→ GOAL OF THE EXERCISE
Count the lines in the rows below that contain the string "further" with matching case. Reply with the number alone.

→ DATA SUPPLIED

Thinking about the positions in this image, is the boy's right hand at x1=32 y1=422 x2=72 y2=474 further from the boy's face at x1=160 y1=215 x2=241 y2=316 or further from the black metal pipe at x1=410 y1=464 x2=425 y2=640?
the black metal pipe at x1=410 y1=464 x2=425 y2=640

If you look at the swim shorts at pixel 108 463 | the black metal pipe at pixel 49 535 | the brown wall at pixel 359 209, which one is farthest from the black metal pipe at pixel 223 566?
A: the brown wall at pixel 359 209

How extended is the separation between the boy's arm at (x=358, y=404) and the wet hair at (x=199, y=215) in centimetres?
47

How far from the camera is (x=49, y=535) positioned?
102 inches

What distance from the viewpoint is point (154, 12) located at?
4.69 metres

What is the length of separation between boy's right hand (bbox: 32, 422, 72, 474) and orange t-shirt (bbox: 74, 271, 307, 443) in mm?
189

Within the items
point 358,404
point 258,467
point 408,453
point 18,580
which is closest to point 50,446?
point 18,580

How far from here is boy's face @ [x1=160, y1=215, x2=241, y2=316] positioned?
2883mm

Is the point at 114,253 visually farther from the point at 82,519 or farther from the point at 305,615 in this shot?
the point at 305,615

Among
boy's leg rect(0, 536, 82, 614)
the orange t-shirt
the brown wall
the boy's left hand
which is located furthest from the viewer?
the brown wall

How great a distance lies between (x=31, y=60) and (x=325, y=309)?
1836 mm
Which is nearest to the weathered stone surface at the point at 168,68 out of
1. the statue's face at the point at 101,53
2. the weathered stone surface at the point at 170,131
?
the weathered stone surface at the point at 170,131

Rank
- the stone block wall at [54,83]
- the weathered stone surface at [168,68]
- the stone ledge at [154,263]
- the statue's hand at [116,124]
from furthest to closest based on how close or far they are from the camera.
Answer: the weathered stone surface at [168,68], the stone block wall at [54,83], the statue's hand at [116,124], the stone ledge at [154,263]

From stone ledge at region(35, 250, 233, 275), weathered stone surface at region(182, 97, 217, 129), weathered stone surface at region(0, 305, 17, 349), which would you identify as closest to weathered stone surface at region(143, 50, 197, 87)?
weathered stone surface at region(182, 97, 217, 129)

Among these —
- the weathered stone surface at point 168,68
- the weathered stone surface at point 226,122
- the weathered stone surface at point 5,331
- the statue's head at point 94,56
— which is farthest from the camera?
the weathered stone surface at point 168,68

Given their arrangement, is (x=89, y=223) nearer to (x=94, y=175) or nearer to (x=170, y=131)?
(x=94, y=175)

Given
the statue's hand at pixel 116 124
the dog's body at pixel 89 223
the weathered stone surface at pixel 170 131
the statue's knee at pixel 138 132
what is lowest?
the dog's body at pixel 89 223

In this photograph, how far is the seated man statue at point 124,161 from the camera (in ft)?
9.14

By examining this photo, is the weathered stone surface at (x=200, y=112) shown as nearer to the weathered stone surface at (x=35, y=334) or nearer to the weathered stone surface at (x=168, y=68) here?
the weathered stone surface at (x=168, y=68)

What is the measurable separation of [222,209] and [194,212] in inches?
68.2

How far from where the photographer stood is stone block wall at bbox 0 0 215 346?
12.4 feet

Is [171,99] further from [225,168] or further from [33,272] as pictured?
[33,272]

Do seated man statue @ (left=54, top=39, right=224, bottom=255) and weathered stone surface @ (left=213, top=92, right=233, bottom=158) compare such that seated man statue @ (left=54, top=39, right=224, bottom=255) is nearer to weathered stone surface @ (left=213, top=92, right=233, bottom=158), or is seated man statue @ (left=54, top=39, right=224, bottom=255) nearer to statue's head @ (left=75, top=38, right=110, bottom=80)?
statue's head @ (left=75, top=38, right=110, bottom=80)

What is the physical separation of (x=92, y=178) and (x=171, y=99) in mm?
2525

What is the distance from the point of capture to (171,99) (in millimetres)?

→ EXPECTED ANSWER
2